I primi giorni senza Greg furono feroci, Mia vagava per la città in cerca di un senso che potesse giustificare, ai suoi occhi, quella lontananza forzata. Il telefonino dell’amico risultava spento dal giorno della partenza, così come quelli di Libero e di Adele.

–  Hanno detto che chiameranno e chiameranno- Diceva Anna per consolarla. Ma la sua voce tradiva una malinconia senza conforto, come se i suoi pensieri fossero l’eco di un tormento diffuso che vagava senza trovare una parete in cui riflettere per poter tornare indietro.

Dopo quindici giorni, Mia decise di uscire con Giulia. Sarebbe passata a prenderla per fare un giro in centro, nella speranza di distrarsi e di fare, magari, qualche timida risata.

Salì contro voglia sul motorino e si avviò verso i viali della città. Lungo il percorso decise di fermarsi da Anna per un saluto, giusto il tempo di vedere come stava e di darle un abbraccio.

Mangiarono qualche cioccolatino insieme e uscì dal villino di Anna per rimettersi in cammino. Quando arrivò vicino allo scooter vide uno strano scintillio e trasalì: c’era una monetina sul manubrio.

Si girò d’istinto da una parte e dall’altra, mentre un brivido l’attraversava per intero.

– Pssss …Pssss – sentì dire da dentro un portone.

La ragazza si avvicinò ed entrò senza esitazione. Quello che vide fu esattamente quello che sperava di vedere: Greg la stava aspettando con le mani in tasca, appoggiato sul muro. 
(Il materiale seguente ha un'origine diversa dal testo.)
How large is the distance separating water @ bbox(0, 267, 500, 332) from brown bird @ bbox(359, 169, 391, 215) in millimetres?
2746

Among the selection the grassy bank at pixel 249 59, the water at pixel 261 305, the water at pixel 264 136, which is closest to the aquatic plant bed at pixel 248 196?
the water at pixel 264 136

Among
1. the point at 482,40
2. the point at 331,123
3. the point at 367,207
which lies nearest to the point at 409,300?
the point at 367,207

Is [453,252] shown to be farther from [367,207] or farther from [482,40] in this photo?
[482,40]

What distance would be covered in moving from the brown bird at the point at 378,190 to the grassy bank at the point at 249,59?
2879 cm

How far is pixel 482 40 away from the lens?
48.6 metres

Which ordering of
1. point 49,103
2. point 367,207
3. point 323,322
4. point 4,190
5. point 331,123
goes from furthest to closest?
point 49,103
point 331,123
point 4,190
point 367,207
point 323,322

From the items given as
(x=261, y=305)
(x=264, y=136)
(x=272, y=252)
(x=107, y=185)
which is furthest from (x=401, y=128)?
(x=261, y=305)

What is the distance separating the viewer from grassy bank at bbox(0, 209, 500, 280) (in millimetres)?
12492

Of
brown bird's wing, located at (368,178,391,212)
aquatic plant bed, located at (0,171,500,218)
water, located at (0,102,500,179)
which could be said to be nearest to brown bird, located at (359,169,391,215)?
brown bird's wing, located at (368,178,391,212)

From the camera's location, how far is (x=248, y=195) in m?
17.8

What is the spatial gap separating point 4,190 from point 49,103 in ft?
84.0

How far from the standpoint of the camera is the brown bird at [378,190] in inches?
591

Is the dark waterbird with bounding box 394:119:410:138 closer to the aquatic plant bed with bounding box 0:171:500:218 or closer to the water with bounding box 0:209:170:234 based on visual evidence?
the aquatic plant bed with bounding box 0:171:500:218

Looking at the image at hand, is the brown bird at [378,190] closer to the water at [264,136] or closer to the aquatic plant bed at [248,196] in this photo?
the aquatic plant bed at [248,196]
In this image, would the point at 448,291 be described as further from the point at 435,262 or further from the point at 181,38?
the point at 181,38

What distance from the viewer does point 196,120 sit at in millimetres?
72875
La prese per un braccio e la baciò, senza darle il tempo di riflettere e di accettare quello che sarebbe rimasto, a lungo, il bacio più inaspettato della sua vita.

– Sono tornato per prendere le mie cose, nessuno sa che sono qui; riparto tra qualche ora.

– E Anna – Chiese Mia- Nemmeno lei sa che ci sei?-

– Anna lo sa, le ho chiesto io di non dirtelo-

– Ma perché tutti questi misteri? Che cosa siete andati a fare a Berkeley?-

– Non chiedermi nulla- disse il ragazzo- Ci sono delle cose che devo ancora capire. So che mio padre è diventato docente di Analisi Complessa e che per qualche tempo dobbiamo stare senza telefono. Ho provato a fare qualche domanda ma le risposte non mi hanno convinto. Ora devo scappare, mi faccio sentire quando posso. Non dire a nessuno che sono stato qui-

La prese per la vita e la baciò di nuovo, con una passione che Mia non conosceva e che la lasciò stordita per diversi giorni.

Greg si allontanò, lei salì sullo scooter e arrivò a casa di Giulia.

Fu una serata strana, fatta di alti e di bassi, di cori senza voce e di voci gridate nel vento dalla sella del motorino. Fu una serata come sono le sere di Maggio, quando i pensieri si fondono ai brividi sotto la pelle e insieme approdano nell’abisso inesplorato della profondità.

Mia non sapeva se poteva essere immensamente felice o seppure doveva restare immensamente triste. Indugiava a metà strada tra queste condizioni inconciliabili, constatando di essere tremendamente confusa.

 

Scese la notte nel cuore di Mia

parole ingoiate e nessuna allegria;

sentiva nel pianto una voce segreta,

piangeva il ricordo della sua moneta.

Non seppe se essere donna o bambina

grande, indifesa, forte o piccina.

Pensò che il momento per essere adulti

è al centro del cerchio di mille tumulti;

Sentì che si cresce sentendo il dolore

del vuoto che lascia chi ci ha dato amore.